#### [Dataset extract]

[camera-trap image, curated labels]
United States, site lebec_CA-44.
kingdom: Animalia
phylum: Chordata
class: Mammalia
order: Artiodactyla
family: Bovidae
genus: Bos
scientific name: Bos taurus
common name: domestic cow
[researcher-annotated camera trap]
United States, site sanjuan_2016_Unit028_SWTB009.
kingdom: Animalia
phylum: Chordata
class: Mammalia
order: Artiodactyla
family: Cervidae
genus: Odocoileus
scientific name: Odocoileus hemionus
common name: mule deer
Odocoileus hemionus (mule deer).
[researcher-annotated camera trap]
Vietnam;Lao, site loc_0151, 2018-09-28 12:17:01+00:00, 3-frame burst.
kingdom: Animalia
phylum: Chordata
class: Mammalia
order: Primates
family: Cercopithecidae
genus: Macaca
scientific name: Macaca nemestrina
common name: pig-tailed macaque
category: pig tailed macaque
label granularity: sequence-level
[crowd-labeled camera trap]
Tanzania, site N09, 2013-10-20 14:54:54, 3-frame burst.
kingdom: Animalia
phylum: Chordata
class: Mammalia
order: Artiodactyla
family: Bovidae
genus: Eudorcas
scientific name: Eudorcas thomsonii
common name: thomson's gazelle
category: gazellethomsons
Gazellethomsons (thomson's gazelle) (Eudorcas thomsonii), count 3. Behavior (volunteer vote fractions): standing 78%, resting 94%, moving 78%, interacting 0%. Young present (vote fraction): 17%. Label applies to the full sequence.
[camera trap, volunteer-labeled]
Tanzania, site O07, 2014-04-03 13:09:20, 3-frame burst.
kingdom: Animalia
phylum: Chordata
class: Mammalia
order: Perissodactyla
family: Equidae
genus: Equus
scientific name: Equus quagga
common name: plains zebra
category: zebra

#### [Task requirements]
What you return must be an exact retyping of the lines above starting at the line with "[crowd-labeled camera trap]" and ending at the line with "common name: thomson's gazelle", and nothing besides.

#### [Output]
[crowd-labeled camera trap]
Tanzania, site N09, 2013-10-20 14:54:54, 3-frame burst.
kingdom: Animalia
phylum: Chordata
class: Mammalia
order: Artiodactyla
family: Bovidae
genus: Eudorcas
scientific name: Eudorcas thomsonii
common name: thomson's gazelle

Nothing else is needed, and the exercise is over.